Bangladesh houses the largest refugee camp in the world. Its half a million inhabitants are at risk of disease and flooding
Edith Rogenhofer, the MSF worker, counts houses in Bangladeshi refugee camps — from her office in Vienna 7,000 kilometers (4,350 miles) away. She uses satellite images of shelters to estimate how many people live in the camps. The charity then uses the data to organize and direct humanitarian relief, such as water and medicine, where it is most needed.
"The important thing to keep in mind is refugee camps are not static," said Rogenhofer. "Every day people are arriving, people are leaving and people are moving within camps. The population is constantly changing. In October we counted 76,931 houses. In December there were 109,820."
Tracking flows of people from within the camps is arduous and often inaccurate. "Of course it's something you see on the ground," she said. "But there it's just too much, it's overwhelming."

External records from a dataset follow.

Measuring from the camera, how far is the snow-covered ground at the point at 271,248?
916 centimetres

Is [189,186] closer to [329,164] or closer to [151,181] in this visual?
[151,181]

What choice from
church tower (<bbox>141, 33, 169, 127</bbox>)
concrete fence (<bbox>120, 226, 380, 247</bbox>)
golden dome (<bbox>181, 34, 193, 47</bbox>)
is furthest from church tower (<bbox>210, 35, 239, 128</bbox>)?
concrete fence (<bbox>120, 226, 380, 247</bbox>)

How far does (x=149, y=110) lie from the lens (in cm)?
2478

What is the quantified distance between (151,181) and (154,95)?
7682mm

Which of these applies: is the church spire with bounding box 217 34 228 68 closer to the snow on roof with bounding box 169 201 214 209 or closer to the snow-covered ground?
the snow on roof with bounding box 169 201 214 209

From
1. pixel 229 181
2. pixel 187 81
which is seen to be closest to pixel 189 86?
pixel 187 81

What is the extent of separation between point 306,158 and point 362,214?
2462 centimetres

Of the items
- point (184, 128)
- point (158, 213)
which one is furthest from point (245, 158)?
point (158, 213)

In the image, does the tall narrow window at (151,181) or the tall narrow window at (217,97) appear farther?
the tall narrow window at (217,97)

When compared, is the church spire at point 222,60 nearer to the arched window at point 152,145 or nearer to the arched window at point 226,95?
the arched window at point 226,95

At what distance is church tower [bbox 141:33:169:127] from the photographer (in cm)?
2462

In recent years, MSF has combined satellite data with on-the-ground ethnologists to map difficult regions. It is one of many alternative data sources deployed by aid workers to target resources in the absence of official statistics.
The potential of Big Data in particular has captivated the imaginations of the development community. A UN pilot project in Uganda, for instance, collects public concerns about development issues by analyzing radio phone-in shows. In Bangladesh, a study has combined cellphone data with agricultural information to predict regional poverty.
In Namibia, the health ministry has used similar datasets to fight malaria. In 2013, officials tracked population movements with cellphones and mapped mosquito breeding grounds with satellite images. They disrupted the infection cycle by distributing nets to the 80,000 citizens most at risk.
"What Big Data can do is provide a very timely insight," said McDonnell. "But they still have to be checked against a formal count somewhere."